NumPy (short for Numerical Python) is the core library for scientific computing in Python. It offers:
ndarray
)Think of it as the engine that powers most of your data pipelines, especially when performance matters.
Here are the key building blocks you must know:
Concept | Explanation |
---|---|
ndarray | The core data structure – multi-dimensional array |
Vectorization | Replacing loops with fast array-wide operations |
Broadcasting | Auto-expanding arrays of different shapes to work together |
Axis | Direction across which operations are applied |
Shape & Size | Tuple of dimensions, and total number of elements |
import numpy as np
# Basic arrays
# note: `ndarray` is the class and np.array() is the function that calls ndarray object
a = np.array([1, 2, 3])
b = np.zeros((2, 3))
c = np.ones((3, 3))
d = np.eye(4) # Identity matrix
e = np.random.randint(0, 10, (3, 3))
print(e.shape) # e.g., (3, 3)
print(e.ndim) # 2 (2D)
print(e.dtype) # e.g., int64
print(e.size) # 9
x = np.array([[1, 2], [3, 4]])
y = np.array([[5, 6], [7, 8]])
print(x + y)
print(x * y)
print(np.dot(x, y))
z = np.arange(12).reshape(3, 4)
print(z.flatten())
arr = np.array([[1, 2, 3], [4, 5, 6]])
print(arr + np.array([10, 20, 30]))
This automatically adds the vector [10, 20, 30]
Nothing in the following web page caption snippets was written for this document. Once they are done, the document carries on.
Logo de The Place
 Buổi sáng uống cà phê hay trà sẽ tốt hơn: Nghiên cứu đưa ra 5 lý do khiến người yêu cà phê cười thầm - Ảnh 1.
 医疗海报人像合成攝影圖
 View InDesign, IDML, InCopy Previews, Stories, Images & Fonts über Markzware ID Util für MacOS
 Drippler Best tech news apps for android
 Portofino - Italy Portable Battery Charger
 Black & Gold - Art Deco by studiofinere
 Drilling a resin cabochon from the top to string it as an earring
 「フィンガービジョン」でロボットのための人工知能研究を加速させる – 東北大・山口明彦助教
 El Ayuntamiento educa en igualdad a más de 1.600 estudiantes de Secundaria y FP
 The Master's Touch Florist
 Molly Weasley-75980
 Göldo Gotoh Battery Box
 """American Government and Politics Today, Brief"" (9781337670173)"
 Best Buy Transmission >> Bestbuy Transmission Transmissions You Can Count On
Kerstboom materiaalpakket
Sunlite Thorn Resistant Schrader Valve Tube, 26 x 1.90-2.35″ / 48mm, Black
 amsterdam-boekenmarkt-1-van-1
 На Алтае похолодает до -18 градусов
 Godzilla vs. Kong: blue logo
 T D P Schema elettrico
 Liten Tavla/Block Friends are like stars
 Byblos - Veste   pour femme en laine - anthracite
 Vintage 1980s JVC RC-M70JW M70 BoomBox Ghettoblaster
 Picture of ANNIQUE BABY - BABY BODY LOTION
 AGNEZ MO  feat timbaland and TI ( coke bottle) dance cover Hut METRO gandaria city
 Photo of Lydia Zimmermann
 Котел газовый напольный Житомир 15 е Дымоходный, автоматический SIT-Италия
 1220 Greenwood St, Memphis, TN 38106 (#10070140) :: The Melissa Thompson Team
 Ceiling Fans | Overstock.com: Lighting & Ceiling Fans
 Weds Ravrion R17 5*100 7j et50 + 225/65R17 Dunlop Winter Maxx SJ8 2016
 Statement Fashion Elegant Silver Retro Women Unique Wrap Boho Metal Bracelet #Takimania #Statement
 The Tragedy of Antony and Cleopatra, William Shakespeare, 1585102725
to each row of the matrix.
Load and process a CSV without using Pandas:
data = np.genfromtxt('iris.csv', delimiter=',', skip_header=1)
features = data[:, :-1]
# Normalize
normalized = (features - features.mean(axis=0)) / features.std(axis=0)
This gives you a taste of how much you can achieve with just NumPy.
Code for Day 1 can be found on my github repository: Day 1 of Data Science
Tomorrow, I’ll explore the Pandas library — the powerhouse for handling structured data in Python.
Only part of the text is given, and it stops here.